_What you will do_. Starting at the line that contains "[researcher-annotated camera trap]", restate every line word for word through the end of the entries.

-- Records supplied follows --

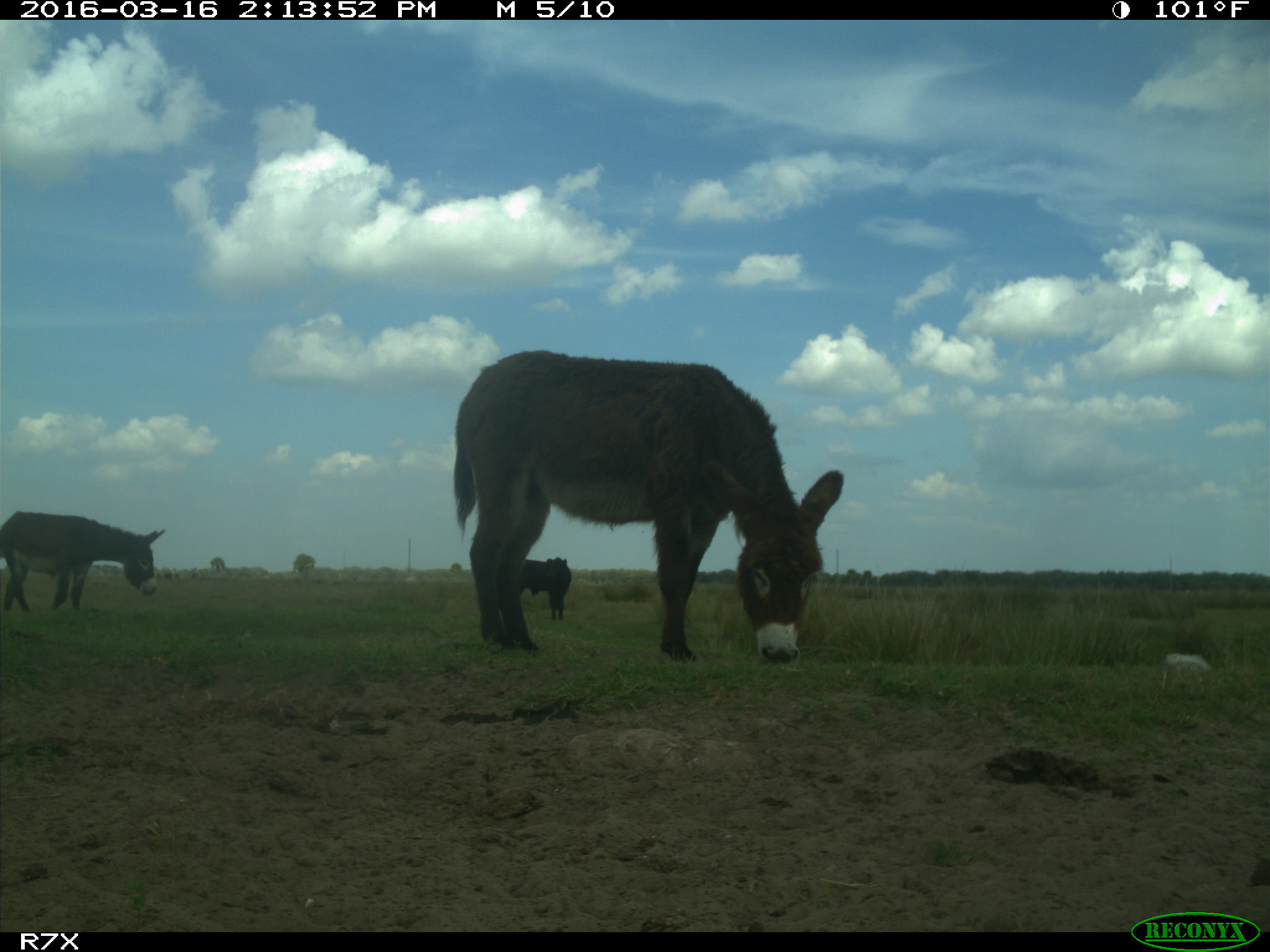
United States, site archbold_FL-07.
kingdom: Animalia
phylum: Chordata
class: Mammalia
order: Artiodactyla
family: Bovidae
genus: Bos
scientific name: Bos taurus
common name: domestic cow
Bos taurus (domestic cow).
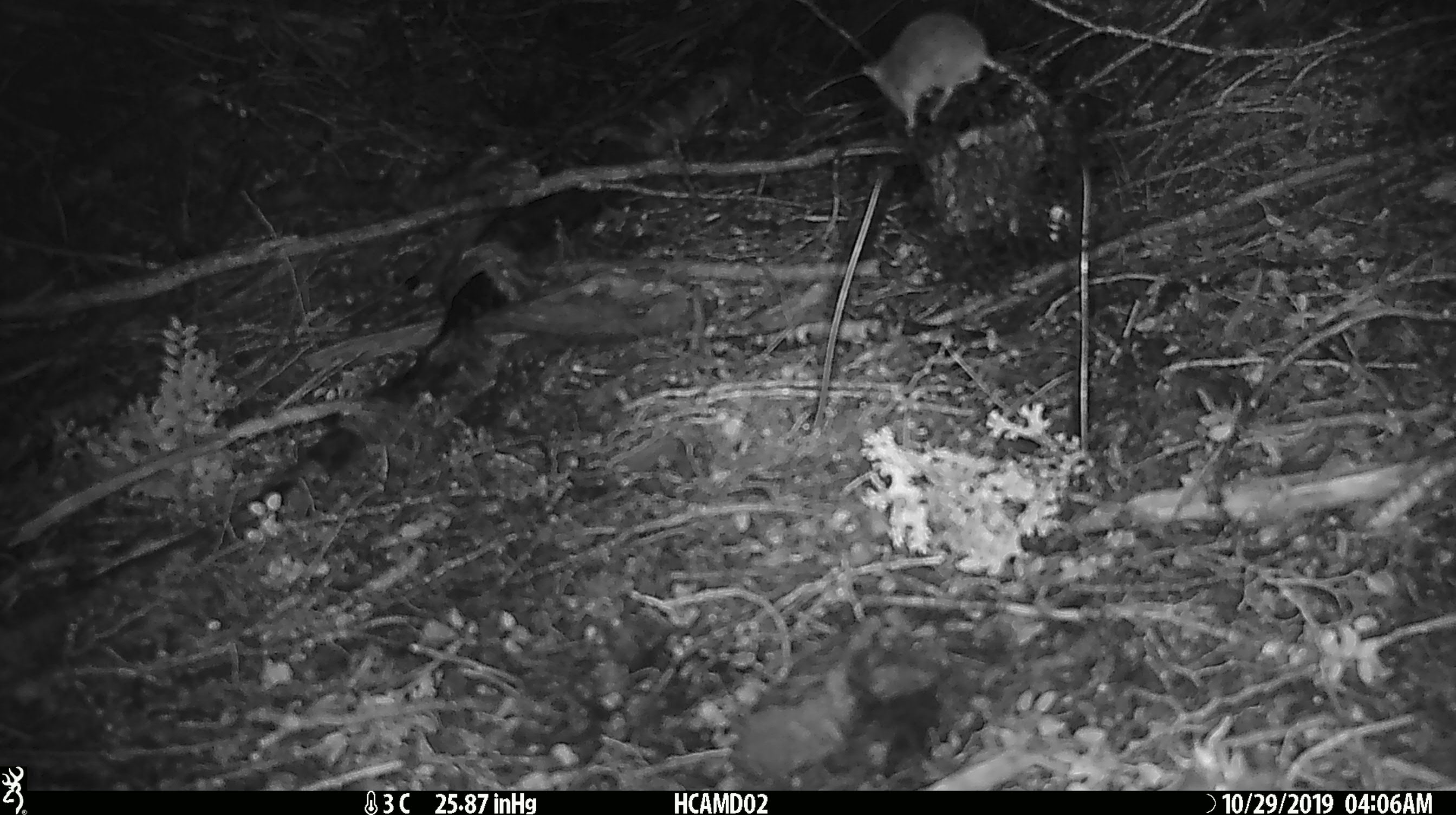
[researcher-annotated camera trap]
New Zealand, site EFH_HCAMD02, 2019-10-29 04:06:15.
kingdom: Animalia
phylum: Chordata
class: Mammalia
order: Rodentia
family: Muridae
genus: Mus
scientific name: Mus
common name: mouse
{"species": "mouse (Mus)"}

-- Records supplied concluded --

_Reply_.
[researcher-annotated camera trap]
New Zealand, site EFH_HCAMD02, 2019-10-29 04:06:15.
kingdom: Animalia
phylum: Chordata
class: Mammalia
order: Rodentia
family: Muridae
genus: Mus
scientific name: Mus
common name: mouse
{"species": "mouse (Mus)"}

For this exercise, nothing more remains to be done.